US public opinion has been evolving
For Netanyahu, successfully persuading Trump to strike Iran together is the apex of decades of proximity between the Israeli leader and Washington. Netanyahu, Israel’s longest-serving leader, speaks flawless English after having spent part of his youth in the U.S. and has always portrayed himself as Israel’s bridge to America.
Although he boasts about his tight relationships with multiple American presidents and members of Congress, Netanyahu over the past two years has seen support for Israel among the American public drop. According to Gallup polling, American sympathies in the Middle East have shifted dramatically toward the Palestinians.
That shift in sentiment has been driven in large part by Democrats. But some Republicans, and even Trump’s own backers, have been more outspoken against the diplomatic and financial support the U.S. has continued to grant Israel throughout the past two and a half years, when it has been embroiled in a war on multiple fronts sparked by Hamas’ Oct. 7, 2023, attacks. The devastating images from the war in Gaza deepened Israel’s international isolation.
With a new war against Iran — the second in less than a year — Netanyahu is tackling an enemy that he and many Israelis view as an existential threat, citing its support for anti-Israeli militias across the region, its ballistic missile arsenal, and its nuclear program. He has led the crusade against Iran on the world stage for much of his career.
Netanyahu said Sunday in a statement that the U.S. involvement “allows us to do what I have been hoping to do for 40 years — to deliver a crushing blow to the terror regime.” Netanyahu’s office did not immediately respond to an Associated Press request for comment.
The conflict could spiral
Days into the war, Israel and the U.S. military appear to be working hand in glove to strike targets — from the initial attack that killed top Iranian leaders, including Supreme Leader Ayatollah Ali Khamenei, to assaults that allowed the forces free rein in Iranian skies.
But the conflict has already set off aftershocks that could reverberate in the American heartland. At least six U.S. troops have been killed. Travel was disrupted across the region, leaving hundreds of thousands of travelers stranded. Oil prices surged, raising the prospect of costlier gasoline for U.S. drivers as well as increased prices for other goods at a time when people have been stung by a rising cost of living.
Questions remain about the direction and aim of the war.
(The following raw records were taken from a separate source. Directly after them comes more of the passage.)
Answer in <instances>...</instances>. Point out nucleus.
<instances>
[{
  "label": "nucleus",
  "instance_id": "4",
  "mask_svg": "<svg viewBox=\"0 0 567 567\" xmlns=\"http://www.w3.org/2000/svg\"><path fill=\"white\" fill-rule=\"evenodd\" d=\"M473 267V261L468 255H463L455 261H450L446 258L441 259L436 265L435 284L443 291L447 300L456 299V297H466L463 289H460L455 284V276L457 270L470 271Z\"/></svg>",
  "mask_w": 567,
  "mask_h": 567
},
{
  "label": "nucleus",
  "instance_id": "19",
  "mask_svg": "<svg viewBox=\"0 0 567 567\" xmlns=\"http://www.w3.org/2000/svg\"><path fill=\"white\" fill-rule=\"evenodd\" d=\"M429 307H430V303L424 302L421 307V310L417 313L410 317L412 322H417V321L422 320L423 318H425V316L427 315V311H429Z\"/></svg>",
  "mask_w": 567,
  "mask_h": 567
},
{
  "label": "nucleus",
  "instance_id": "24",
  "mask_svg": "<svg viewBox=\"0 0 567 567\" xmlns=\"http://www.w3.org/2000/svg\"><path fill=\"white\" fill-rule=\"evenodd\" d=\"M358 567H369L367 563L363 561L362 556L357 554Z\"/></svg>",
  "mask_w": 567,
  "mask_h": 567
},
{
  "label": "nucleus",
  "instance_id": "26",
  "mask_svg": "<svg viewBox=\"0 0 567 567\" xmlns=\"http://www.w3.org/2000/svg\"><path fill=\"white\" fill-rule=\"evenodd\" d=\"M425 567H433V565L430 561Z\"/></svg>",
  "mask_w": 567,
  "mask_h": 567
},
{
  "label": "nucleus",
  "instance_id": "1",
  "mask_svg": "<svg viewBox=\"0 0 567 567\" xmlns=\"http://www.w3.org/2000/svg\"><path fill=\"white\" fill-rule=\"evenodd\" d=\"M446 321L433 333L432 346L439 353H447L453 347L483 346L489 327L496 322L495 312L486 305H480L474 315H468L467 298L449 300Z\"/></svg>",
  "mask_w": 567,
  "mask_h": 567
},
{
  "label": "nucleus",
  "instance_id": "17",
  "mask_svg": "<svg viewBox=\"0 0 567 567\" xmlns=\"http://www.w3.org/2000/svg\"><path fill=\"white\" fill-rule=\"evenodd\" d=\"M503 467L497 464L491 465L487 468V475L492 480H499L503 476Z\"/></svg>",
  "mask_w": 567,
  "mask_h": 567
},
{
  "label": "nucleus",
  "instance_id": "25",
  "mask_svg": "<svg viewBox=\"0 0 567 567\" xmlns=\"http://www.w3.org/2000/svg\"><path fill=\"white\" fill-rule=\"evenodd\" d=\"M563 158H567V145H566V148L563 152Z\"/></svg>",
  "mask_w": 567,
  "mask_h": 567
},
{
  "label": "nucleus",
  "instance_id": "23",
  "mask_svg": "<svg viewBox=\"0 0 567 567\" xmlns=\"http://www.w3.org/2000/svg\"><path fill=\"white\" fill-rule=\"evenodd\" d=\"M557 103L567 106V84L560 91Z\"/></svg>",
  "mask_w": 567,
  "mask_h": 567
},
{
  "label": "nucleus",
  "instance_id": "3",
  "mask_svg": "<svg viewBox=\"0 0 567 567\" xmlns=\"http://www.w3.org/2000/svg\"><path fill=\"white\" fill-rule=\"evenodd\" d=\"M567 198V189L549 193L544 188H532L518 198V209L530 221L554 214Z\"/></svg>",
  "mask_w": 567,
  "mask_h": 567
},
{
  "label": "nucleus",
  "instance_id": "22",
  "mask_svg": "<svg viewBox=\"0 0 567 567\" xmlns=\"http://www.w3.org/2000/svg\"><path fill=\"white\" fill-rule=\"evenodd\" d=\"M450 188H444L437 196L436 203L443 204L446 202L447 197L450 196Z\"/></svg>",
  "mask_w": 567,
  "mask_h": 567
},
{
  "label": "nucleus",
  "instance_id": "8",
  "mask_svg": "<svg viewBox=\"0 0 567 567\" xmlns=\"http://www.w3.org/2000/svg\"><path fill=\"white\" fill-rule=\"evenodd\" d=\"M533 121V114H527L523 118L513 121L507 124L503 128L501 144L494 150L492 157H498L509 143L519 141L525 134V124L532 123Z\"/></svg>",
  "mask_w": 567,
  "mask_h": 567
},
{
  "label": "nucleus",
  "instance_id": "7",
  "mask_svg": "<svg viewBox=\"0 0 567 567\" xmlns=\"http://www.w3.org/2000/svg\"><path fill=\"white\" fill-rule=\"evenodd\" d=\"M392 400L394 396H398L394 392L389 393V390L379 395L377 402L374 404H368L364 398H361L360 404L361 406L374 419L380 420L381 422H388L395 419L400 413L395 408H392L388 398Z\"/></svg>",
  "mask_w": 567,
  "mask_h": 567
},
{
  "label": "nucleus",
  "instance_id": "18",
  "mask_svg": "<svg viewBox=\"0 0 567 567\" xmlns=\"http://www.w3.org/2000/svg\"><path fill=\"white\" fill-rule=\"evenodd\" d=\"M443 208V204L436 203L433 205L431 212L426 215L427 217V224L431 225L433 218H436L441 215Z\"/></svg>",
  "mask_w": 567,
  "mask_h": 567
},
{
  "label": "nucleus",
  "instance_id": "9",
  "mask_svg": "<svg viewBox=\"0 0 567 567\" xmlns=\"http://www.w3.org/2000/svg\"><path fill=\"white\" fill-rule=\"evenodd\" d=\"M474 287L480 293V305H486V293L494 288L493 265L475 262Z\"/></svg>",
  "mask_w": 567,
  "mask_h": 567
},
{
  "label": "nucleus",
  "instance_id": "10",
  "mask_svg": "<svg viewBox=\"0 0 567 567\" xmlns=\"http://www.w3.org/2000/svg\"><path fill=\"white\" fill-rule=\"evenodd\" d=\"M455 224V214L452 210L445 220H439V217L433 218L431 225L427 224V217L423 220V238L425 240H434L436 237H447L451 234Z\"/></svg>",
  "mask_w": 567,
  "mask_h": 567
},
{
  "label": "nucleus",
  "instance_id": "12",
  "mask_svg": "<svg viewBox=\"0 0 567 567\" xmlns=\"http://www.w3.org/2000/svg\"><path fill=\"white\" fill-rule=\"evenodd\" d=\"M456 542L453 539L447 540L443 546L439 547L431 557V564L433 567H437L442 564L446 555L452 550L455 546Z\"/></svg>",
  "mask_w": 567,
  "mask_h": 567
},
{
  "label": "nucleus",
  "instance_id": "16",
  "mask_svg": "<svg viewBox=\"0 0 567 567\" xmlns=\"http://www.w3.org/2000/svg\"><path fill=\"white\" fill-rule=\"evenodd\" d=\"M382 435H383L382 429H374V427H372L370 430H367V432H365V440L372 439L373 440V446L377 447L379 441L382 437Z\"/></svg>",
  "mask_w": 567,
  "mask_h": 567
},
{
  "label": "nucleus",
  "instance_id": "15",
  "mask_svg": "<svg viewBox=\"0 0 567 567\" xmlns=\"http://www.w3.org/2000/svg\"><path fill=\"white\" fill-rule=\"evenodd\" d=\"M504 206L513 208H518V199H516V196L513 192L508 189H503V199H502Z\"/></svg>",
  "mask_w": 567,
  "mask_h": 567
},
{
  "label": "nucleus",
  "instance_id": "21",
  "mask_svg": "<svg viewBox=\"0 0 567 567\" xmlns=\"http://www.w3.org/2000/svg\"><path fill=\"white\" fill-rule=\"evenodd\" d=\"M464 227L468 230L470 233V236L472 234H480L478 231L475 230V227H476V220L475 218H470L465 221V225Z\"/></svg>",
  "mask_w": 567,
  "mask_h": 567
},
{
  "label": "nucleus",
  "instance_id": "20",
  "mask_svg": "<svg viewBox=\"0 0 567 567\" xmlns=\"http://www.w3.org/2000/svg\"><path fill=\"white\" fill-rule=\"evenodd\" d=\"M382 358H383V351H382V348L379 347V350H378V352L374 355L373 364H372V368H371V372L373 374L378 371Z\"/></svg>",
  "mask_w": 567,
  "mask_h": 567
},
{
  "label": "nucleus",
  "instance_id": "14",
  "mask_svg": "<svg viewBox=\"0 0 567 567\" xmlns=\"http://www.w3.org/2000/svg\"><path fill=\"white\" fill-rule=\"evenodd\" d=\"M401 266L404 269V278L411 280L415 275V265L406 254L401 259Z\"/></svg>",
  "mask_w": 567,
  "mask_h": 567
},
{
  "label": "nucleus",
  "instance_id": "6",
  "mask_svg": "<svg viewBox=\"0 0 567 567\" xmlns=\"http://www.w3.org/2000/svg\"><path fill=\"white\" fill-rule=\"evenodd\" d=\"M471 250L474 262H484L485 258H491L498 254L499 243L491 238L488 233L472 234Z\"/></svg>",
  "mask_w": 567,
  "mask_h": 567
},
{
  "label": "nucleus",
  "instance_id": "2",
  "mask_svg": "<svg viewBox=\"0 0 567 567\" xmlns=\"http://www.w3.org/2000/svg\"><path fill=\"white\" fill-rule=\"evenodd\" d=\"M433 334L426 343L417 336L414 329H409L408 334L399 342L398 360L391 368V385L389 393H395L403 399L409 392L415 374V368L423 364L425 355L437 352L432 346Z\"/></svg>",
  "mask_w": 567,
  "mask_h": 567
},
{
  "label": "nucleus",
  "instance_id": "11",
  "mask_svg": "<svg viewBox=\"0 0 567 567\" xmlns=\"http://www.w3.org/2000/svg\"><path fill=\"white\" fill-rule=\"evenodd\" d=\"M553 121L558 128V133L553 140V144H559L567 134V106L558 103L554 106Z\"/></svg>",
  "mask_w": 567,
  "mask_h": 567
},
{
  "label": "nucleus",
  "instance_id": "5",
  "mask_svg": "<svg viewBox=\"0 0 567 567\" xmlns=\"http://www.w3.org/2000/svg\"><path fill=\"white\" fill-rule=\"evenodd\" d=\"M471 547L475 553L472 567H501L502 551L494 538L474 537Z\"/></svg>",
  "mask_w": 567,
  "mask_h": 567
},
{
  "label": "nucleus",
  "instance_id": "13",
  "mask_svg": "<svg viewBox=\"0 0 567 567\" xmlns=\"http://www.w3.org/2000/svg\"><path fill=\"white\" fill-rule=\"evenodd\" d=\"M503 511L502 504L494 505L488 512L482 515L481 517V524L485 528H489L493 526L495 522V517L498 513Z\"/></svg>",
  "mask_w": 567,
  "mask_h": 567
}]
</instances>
It’s unclear whether the air power will be enough to topple Iran’s leadership, who or what should replace that leadership, and what role Israel or the U.S. will have in either. Every day presents new potential land mines.
“Many people will blame Israel if things go badly wrong,” wrote Nadav Eyal, a commentator with the Israeli Yediot Ahronoth daily newspaper. “Israel cannot afford to lose the American public’s support under any circumstances. That is more important than striking any individual military facility.”
Still, Aaron David Miller, who served as an adviser on Middle East issues to Democratic and Republican administrations over two decades, said that Netanyahu has little to lose from the war.
With elections scheduled for the fall, Netanyahu can use the war in Iran to divert attention away from the failures of the Oct. 7, 2023, attacks, the worst in Israel’s history. Instead, Netanyahu can set himself up as a brave wartime leader who fulfilled a pledge he has made much of his life to confront Iran.
He can say he did so with support from the American president, who Miller said can pull the breaks on the war whenever he pleases.
“If Trump feels as if it’s going south, he’ll find a way to de-escalate,” he said, “and his good friend Benjamin Netanyahu will follow.”